Maioria acredita que nova lei anticorrupção será efetiva

Pesquisa da Macdata realizada no Compliance Day ouviu 68 especialistas em regulamentações

A maioria (51%) dos especialistas em compliance ouvidos em pesquisa de opinião pela Macdata acredita que a nova lei anticorrupção sancionada em agosto pela presidenta Dilma Rousseff irá “reduzir o número de práticas ilegais” envolvendo empresas. Esse é o mais notável resultado da sondagem efetuada durante o evento Compliance Day, realizado pela revista LEC (Legal, Ethics and Compliance) no dia 29 de agosto em SP. Respondendo a mesma pergunta, 44% dos entrevistados julgam que “só o tempo dirá” se essa lei vai mesmo estimular as boas práticas nos negócios. Outros 3% imaginam que a legislação acabará levando fornecedores do Estado a buscar “brechas e subterfúgios” no intuito de driblar os obstáculos.

Pesquisa de OpiniãoContendo dez perguntas, a pesquisa da Macdata foi respondida por 68 especialistas, um universo significativo nessa restrita comunidade profissional. Quase a metade pertence a empresas do setor de serviços. Um terço dos participantes trabalha em empresas com mais de 500 funcionários, sendo algumas multinacionais. Os demais atuam em companhias menores. A divisão entre profissionais que atuam em conglomerados de empresas e empresas únicas é equilibrada. Outra pergunta da pesquisa indagou sobre a existência de um programa de compliance nas empresas. O compliance é conjunto de disciplinas para fazer cumprir as normas legais e regulamentares, tendo sido bastante difundido a partir do caso Enron, em 2001, nos Estados Unidos.

Expansão

Agora, com a promulgação da Lei nº 12.846, a tendência deve se expandir no Brasil. Segundo resultado da pesquisa, 44% dos entrevistados revelaram que existe um programa de compliance em suas empresas há bastante tempo. Outros 22% admitiram que programas desse tipo já foram implantados, mas são recentes. Outros 18% informaram que um programa assim está em fase de teste, enquanto os demais acreditam que exista o interesse, ao menos. Sobre a utilização de softwares de gestão, pouco mais de um terço (35%) registrou a existência de um programa desse tipo que atenda a todos os setores. Outros 21% disseram que o software de gestão é usado em alguns setores da empresa, apenas, enquanto outros 35% não observaram o uso desse tipo de recurso em suas empresas.

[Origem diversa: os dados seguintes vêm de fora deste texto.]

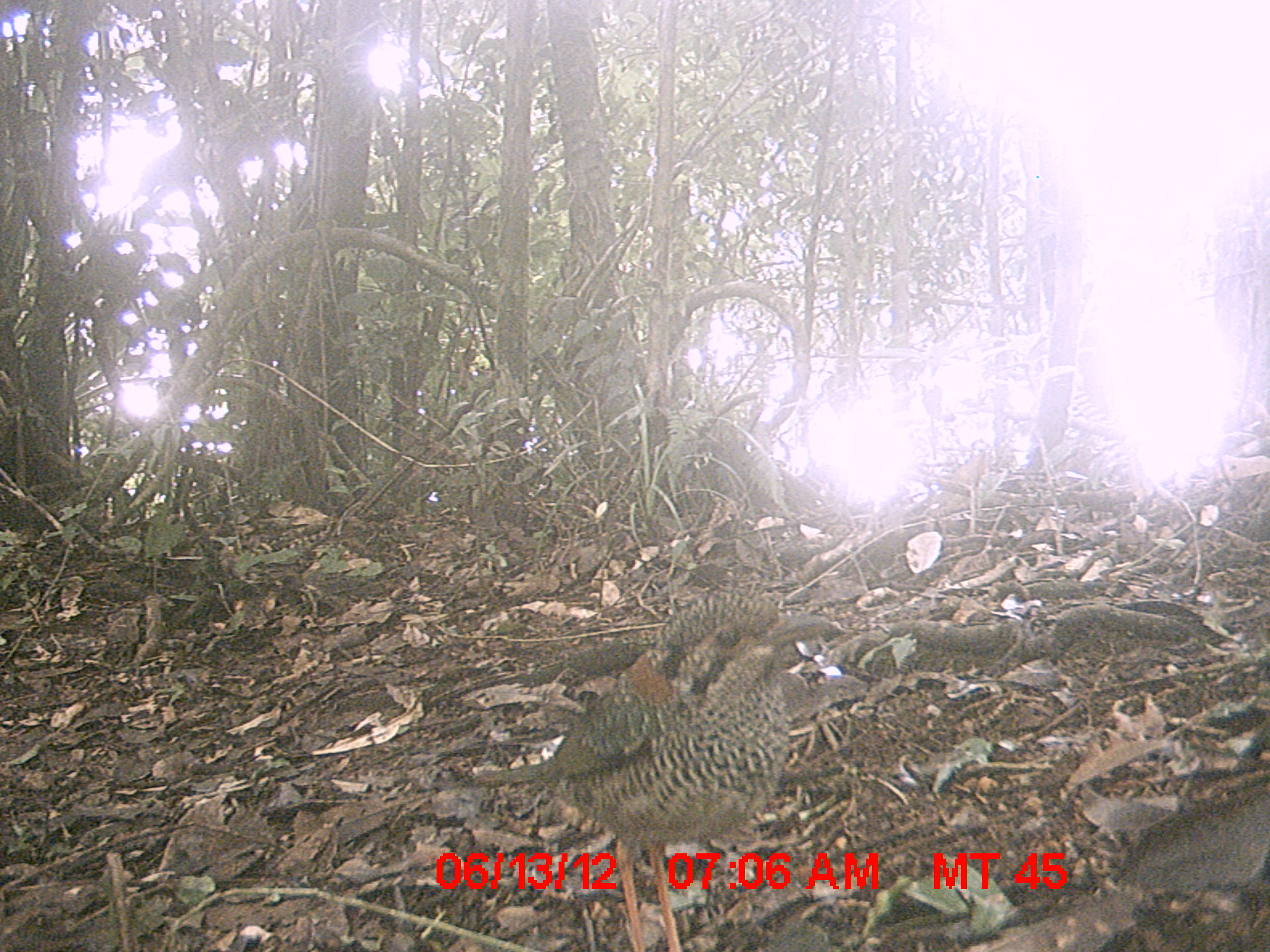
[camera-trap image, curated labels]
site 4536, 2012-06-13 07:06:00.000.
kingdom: Animalia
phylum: Chordata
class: Aves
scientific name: Aves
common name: bird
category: unknown bird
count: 1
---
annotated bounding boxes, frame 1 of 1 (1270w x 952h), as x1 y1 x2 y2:
unknown bird: 469 585 850 947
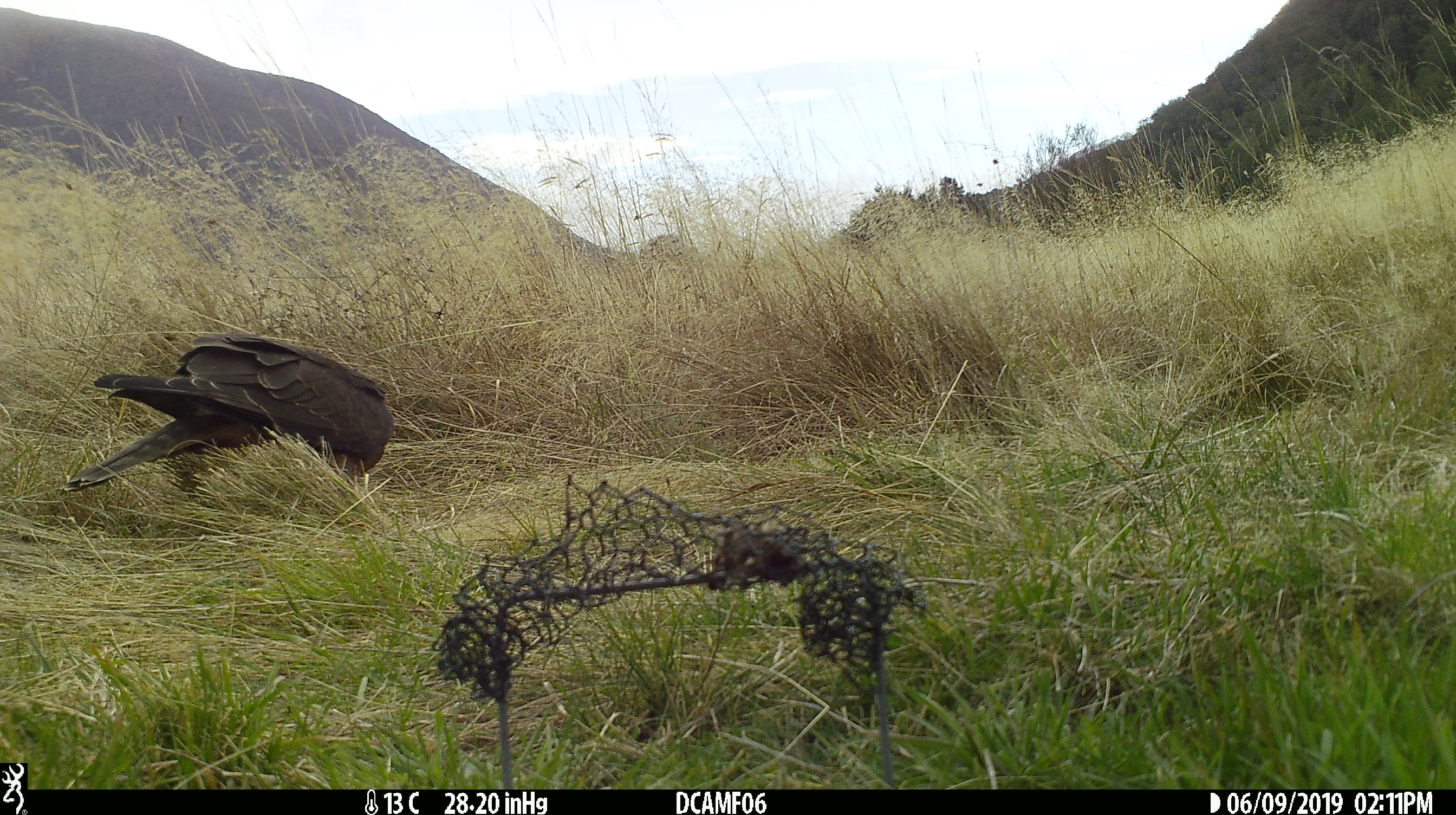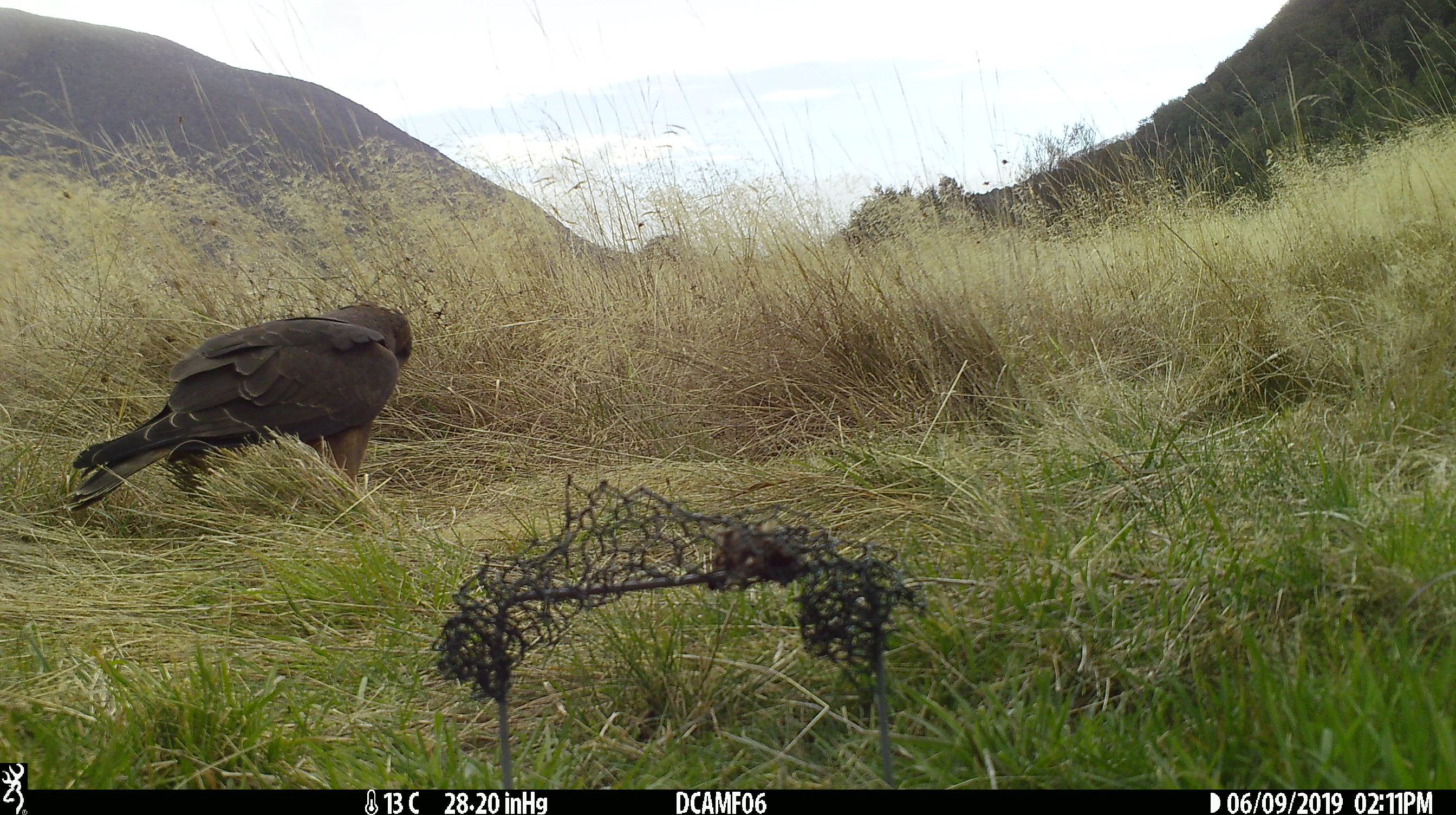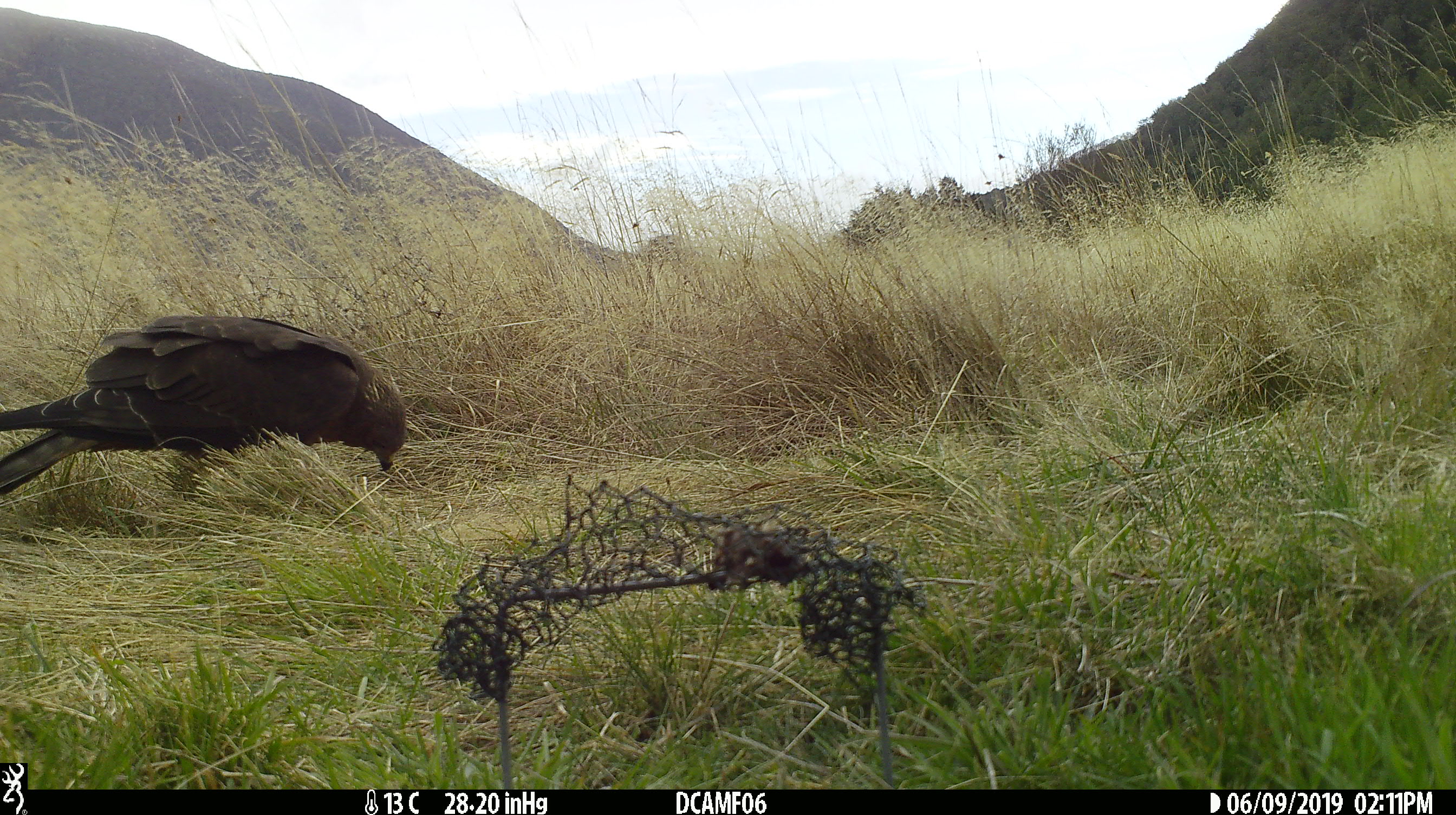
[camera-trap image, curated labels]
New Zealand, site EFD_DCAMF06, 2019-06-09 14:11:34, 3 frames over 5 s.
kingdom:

No campo das práticas ligadas ao Direito, pouco menos de um terço (31%) respondeu que opera um software especializado no departamento Jurídico. Menos de um quarto (23%) dos participantes já viu um software de cálculos judiciais sendo usado nas empresas. Quase a metade dos entrevistados (47%) desconhece os programas de cálculos judiciais. Por outro lado, na pergunta sobre Gerenciamento Eletrônico de Documentos, 69% afirmam que a papelada da empresa já é toda digitalizada, mas apenas 10% reconhecem que esses documentos estão indexados e podem ser acessados via internet. Finalmente, a pesquisa da Macdata mostra que, para 40% dos entrevistados, pequena parte dos serviços jurídicos é terceirizada em suas empresas, enquanto 19% indicaram que toda a área jurídica fica a cargo de um escritório de advocacia especialmente contratado.